## Work item
Could you give the records below as a Markdown table with a Row column numbering each one and a Text column holding the line, leaving out any blank lines?
◇ ◇ ◇ ◇ ◇ ◇ ◇
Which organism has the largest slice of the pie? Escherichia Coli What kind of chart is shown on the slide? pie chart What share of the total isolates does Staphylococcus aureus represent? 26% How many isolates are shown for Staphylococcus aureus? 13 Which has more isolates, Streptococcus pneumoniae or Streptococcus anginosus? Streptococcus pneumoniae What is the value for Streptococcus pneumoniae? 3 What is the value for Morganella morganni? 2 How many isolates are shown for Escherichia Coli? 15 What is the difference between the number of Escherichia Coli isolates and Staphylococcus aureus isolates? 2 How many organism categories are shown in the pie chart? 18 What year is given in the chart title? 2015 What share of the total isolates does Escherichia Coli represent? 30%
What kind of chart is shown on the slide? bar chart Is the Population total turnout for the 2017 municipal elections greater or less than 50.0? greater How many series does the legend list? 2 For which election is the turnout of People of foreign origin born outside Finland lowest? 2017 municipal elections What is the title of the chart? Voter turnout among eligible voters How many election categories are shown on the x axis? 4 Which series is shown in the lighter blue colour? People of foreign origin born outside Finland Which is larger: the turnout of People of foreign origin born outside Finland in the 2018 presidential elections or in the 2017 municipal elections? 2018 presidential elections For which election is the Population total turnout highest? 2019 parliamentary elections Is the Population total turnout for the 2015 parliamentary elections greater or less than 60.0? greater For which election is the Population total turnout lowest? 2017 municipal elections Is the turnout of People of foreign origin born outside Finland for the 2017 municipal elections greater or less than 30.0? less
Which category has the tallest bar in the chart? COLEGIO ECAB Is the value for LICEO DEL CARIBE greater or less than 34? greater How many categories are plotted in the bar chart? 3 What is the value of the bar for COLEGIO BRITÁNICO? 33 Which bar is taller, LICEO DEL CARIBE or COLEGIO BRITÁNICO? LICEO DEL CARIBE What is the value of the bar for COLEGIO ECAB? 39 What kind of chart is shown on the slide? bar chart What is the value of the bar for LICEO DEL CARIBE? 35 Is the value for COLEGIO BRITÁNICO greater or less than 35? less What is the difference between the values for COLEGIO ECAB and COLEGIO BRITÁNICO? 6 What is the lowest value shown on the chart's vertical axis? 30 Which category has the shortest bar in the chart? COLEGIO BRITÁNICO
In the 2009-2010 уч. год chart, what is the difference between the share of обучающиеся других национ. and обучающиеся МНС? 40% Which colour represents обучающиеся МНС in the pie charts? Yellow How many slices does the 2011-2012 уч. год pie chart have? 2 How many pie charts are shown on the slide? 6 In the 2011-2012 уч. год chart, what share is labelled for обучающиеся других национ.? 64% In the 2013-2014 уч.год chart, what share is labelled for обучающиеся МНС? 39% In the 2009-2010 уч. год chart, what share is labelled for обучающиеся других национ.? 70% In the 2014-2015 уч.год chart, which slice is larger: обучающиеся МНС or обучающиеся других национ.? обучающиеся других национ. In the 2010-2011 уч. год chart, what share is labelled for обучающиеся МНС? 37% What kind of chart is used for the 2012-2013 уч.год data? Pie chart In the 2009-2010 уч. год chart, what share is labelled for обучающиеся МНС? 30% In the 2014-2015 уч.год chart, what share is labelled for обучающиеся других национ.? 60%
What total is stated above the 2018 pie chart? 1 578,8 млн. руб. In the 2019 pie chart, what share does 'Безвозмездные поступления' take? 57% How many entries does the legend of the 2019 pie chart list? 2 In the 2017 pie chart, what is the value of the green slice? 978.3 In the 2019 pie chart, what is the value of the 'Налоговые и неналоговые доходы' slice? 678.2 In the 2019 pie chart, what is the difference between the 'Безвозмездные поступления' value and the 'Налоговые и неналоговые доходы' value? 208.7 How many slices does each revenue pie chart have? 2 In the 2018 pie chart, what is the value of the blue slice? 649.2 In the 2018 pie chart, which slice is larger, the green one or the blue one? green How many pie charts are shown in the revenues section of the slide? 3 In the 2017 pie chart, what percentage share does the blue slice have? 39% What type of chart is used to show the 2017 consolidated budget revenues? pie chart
◇ ◇ ◇ ◇ ◇ ◇ ◇
## Solution for this task
| Row | Text |
|---|---|
| 1 | Which organism has the largest slice of the pie? Escherichia Coli What kind of chart is shown on the slide? pie chart What share of the total isolates does Staphylococcus aureus represent? 26% How many isolates are shown for Staphylococcus aureus? 13 Which has more isolates, Streptococcus pneumoniae or Streptococcus anginosus? Streptococcus pneumoniae What is the value for Streptococcus pneumoniae? 3 What is the value for Morganella morganni? 2 How many isolates are shown for Escherichia Coli? 15 What is the difference between the number of Escherichia Coli isolates and Staphylococcus aureus isolates? 2 How many organism categories are shown in the pie chart? 18 What year is given in the chart title? 2015 What share of the total isolates does Escherichia Coli represent? 30% |
| 2 | What kind of chart is shown on the slide? bar chart Is the Population total turnout for the 2017 municipal elections greater or less than 50.0? greater How many series does the legend list? 2 For which election is the turnout of People of foreign origin born outside Finland lowest? 2017 municipal elections What is the title of the chart? Voter turnout among eligible voters How many election categories are shown on the x axis? 4 Which series is shown in the lighter blue colour? People of foreign origin born outside Finland Which is larger: the turnout of People of foreign origin born outside Finland in the 2018 presidential elections or in the 2017 municipal elections? 2018 presidential elections For which election is the Population total turnout highest? 2019 parliamentary elections Is the Population total turnout for the 2015 parliamentary elections greater or less than 60.0? greater For which election is the Population total turnout lowest? 2017 municipal elections Is the turnout of People of foreign origin born outside Finland for the 2017 municipal elections greater or less than 30.0? less |
| 3 | Which category has the tallest bar in the chart? COLEGIO ECAB Is the value for LICEO DEL CARIBE greater or less than 34? greater How many categories are plotted in the bar chart? 3 What is the value of the bar for COLEGIO BRITÁNICO? 33 Which bar is taller, LICEO DEL CARIBE or COLEGIO BRITÁNICO? LICEO DEL CARIBE What is the value of the bar for COLEGIO ECAB? 39 What kind of chart is shown on the slide? bar chart What is the value of the bar for LICEO DEL CARIBE? 35 Is the value for COLEGIO BRITÁNICO greater or less than 35? less What is the difference between the values for COLEGIO ECAB and COLEGIO BRITÁNICO? 6 What is the lowest value shown on the chart's vertical axis? 30 Which category has the shortest bar in the chart? COLEGIO BRITÁNICO |
| 4 | In the 2009-2010 уч. год chart, what is the difference between the share of обучающиеся других национ. and обучающиеся МНС? 40% Which colour represents обучающиеся МНС in the pie charts? Yellow How many slices does the 2011-2012 уч. год pie chart have? 2 How many pie charts are shown on the slide? 6 In the 2011-2012 уч. год chart, what share is labelled for обучающиеся других национ.? 64% In the 2013-2014 уч.год chart, what share is labelled for обучающиеся МНС? 39% In the 2009-2010 уч. год chart, what share is labelled for обучающиеся других национ.? 70% In the 2014-2015 уч.год chart, which slice is larger: обучающиеся МНС or обучающиеся других национ.? обучающиеся других национ. In the 2010-2011 уч. год chart, what share is labelled for обучающиеся МНС? 37% What kind of chart is used for the 2012-2013 уч.год data? Pie chart In the 2009-2010 уч. год chart, what share is labelled for обучающиеся МНС? 30% In the 2014-2015 уч.год chart, what share is labelled for обучающиеся других национ.? 60% |
| 5 | What total is stated above the 2018 pie chart? 1 578,8 млн. руб. In the 2019 pie chart, what share does 'Безвозмездные поступления' take? 57% How many entries does the legend of the 2019 pie chart list? 2 In the 2017 pie chart, what is the value of the green slice? 978.3 In the 2019 pie chart, what is the value of the 'Налоговые и неналоговые доходы' slice? 678.2 In the 2019 pie chart, what is the difference between the 'Безвозмездные поступления' value and the 'Налоговые и неналоговые доходы' value? 208.7 How many slices does each revenue pie chart have? 2 In the 2018 pie chart, what is the value of the blue slice? 649.2 In the 2018 pie chart, which slice is larger, the green one or the blue one? green How many pie charts are shown in the revenues section of the slide? 3 In the 2017 pie chart, what percentage share does the blue slice have? 39% What type of chart is used to show the 2017 consolidated budget revenues? pie chart |